Her tasting cake was almond with jasmine oolong mousse and coconut gelee. The judges appreciated the flavor combination and its tie to the design of the cake.
“This was my first professional competition and my first attempt at building anything on this scale, so there were definitely some tribulations along the way. I was simply thrilled that my cake made it down from Chicago! The judges and fellow competitors offered really great tips and insight. I think the most impactful message that was imparted to me that weekend is that being a cake artist is a legitimate career path which is gaining recognition. Pastry Live was a very inspiring and recharging event.”

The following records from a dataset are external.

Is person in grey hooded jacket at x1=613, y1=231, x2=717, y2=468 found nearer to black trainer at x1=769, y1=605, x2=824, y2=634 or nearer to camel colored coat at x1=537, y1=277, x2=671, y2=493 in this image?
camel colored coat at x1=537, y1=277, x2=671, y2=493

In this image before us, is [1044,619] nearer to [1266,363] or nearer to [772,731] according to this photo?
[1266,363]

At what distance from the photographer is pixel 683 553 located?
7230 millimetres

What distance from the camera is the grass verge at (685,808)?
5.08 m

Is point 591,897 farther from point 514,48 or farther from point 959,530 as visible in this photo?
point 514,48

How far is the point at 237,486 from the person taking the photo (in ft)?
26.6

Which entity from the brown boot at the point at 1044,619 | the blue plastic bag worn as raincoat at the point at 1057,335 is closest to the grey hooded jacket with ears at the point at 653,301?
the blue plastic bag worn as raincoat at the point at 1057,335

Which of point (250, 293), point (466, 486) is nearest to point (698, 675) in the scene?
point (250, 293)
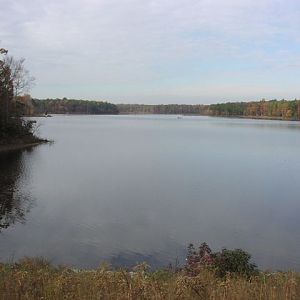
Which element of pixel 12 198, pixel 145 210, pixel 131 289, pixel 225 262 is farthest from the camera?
pixel 12 198

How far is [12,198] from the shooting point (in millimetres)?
21562

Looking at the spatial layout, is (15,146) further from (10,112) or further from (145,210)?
(145,210)

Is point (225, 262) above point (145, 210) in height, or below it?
above

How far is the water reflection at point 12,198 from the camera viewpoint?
58.9ft

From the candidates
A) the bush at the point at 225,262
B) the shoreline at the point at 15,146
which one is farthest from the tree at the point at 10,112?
the bush at the point at 225,262

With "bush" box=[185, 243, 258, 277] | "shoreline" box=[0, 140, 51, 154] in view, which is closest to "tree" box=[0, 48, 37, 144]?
"shoreline" box=[0, 140, 51, 154]

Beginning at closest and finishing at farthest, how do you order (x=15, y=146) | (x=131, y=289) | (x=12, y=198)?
(x=131, y=289) → (x=12, y=198) → (x=15, y=146)

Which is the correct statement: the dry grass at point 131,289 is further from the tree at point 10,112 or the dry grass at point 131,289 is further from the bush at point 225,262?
the tree at point 10,112

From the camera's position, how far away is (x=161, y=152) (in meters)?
46.2

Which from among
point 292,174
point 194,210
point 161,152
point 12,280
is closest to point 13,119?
point 161,152

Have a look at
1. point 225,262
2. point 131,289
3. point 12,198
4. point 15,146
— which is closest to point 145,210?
point 12,198

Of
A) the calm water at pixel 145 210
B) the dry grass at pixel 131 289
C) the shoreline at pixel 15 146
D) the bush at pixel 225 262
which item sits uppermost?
the dry grass at pixel 131 289

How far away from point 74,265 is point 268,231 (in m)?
7.72

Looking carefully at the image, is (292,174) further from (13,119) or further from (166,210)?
(13,119)
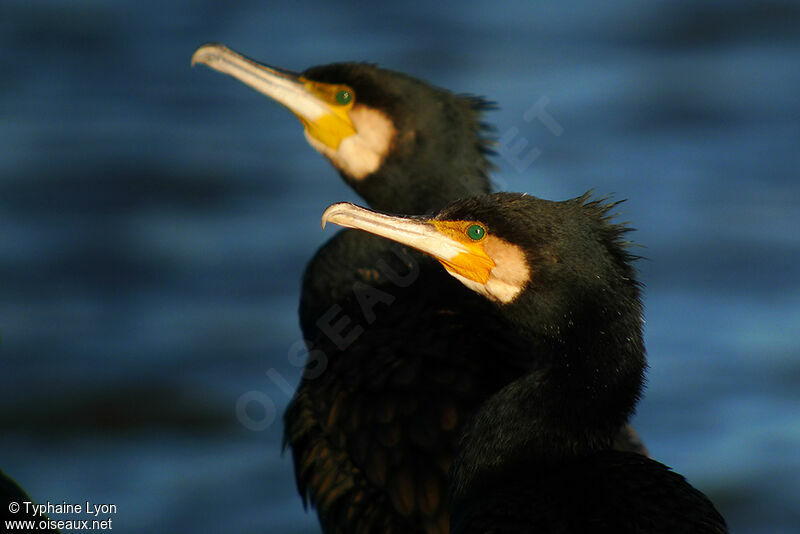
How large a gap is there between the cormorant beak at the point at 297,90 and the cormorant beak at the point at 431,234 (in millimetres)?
1612

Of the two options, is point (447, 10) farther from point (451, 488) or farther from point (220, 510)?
point (451, 488)

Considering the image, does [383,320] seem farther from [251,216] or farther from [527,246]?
[251,216]

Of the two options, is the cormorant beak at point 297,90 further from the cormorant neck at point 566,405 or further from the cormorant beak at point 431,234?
the cormorant neck at point 566,405

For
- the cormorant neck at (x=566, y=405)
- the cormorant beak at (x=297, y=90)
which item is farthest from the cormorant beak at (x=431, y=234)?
the cormorant beak at (x=297, y=90)

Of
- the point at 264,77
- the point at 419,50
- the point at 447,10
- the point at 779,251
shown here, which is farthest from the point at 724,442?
the point at 447,10

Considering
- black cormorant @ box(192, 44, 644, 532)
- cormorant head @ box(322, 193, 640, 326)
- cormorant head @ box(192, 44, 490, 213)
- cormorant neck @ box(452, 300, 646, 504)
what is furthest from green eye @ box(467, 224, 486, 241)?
cormorant head @ box(192, 44, 490, 213)

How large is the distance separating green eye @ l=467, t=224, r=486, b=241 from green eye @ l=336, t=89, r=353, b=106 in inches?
68.9

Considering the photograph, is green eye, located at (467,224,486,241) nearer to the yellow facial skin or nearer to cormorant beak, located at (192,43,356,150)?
the yellow facial skin

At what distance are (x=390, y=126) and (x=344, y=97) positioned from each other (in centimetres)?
25

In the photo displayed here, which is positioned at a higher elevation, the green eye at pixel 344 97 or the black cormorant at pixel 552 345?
the green eye at pixel 344 97

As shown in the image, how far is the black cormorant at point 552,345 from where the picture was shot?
134 inches

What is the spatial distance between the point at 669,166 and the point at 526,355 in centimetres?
509

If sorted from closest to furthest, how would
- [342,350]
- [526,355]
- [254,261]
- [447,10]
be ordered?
[526,355] < [342,350] < [254,261] < [447,10]

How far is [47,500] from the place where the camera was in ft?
19.4
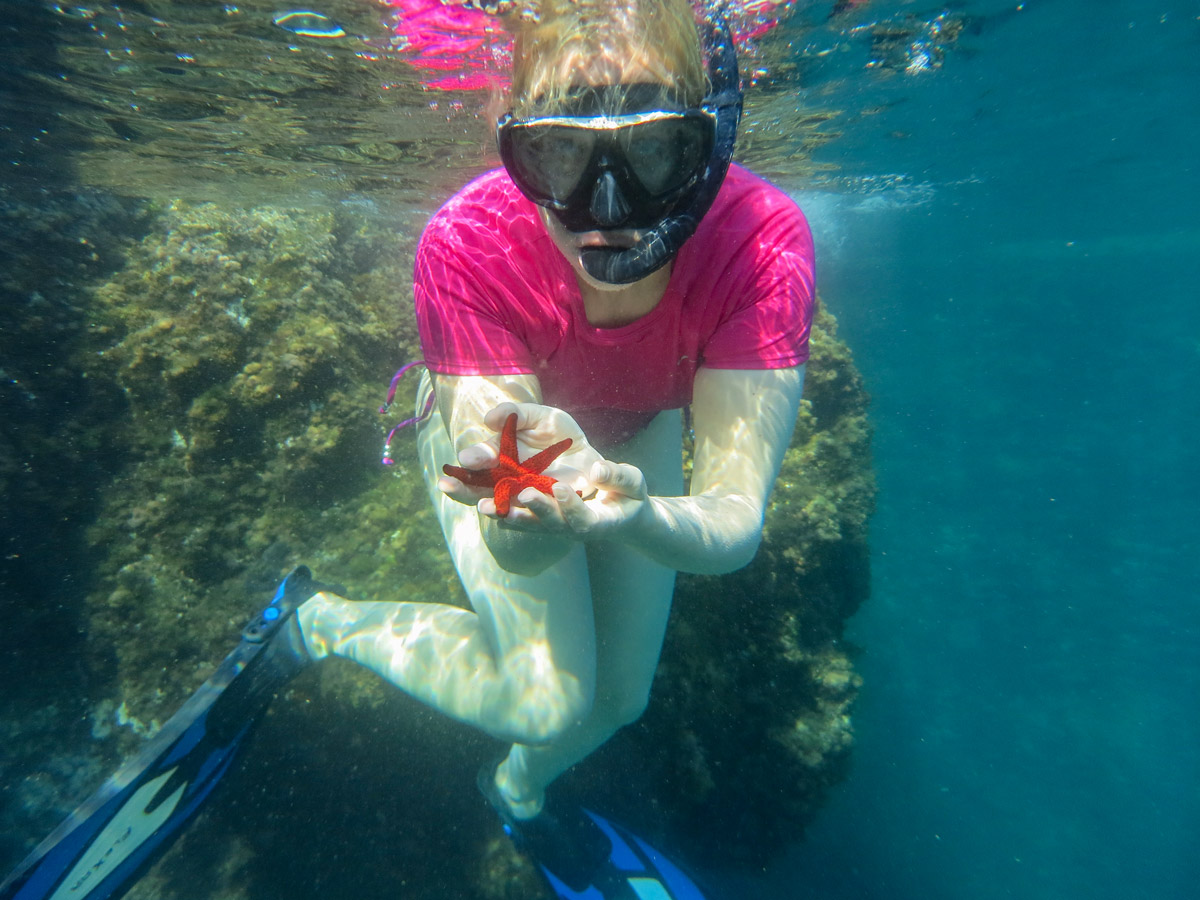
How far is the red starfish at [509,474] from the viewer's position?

Second Place, Sculpted Cakes: Katharina McCawley , Pretty Cake Machine
“My piece displayed toys common to central Europe between 1920-1950,” explained Katarina. My references consisted almost entirely of family photos from the period, many of which featured my grandparents and their siblings clutching cherished toys, which were often handmade and one of a kind. For example, my grandfather’s mother was a seamstress and created dresses for her daughters’ dolls that ended up reflecting their own fashion. I tried to incorporate details reflective of facts like this in the cake, and also tried to keep it as visually accurate to the time period as I could.”
Her tasting cake was a reworked version of Schwimmbadtorte, a German cake consisting of layers of vanilla butter cake, meringue with toasted almonds, whipped cream and gooseberry filling. Since this would be impossible to stack, she tweaked profile, keeping the gooseberry filling, but using almond dacquoise and triple sec Italian buttercream instead of meringue and whipped cream, while the sled was made of gingerbread.
She’s posted a nicely detailed explanation (part one) of her process over on her blog. It’s definitely worth checking out!
Third Place, Sculpted Cakes: Marilyn Bawol, Unique Cakes
“I wanted to include a bit of mischief in the piece, so this was a whimsical look at what toys do when nobody is watching,” explained Marilyn. “The toys painted on the sides of the box come to life—the monkey cranks the crank, the soldiers start to march and Jack-in-the-box becomes a rag doll puppeteer.”
Marilyn used a new product of her own design, called Flexique, which remains flexible indefinitely. This was used for the doll’s dress and Jack’s hat and, in combination with wafer paper, for Jack’s frilled neck and sleeves and puppet strings. The doll’s hair was a mix of Flexique and fondant which allowed her to braid the yarn hair.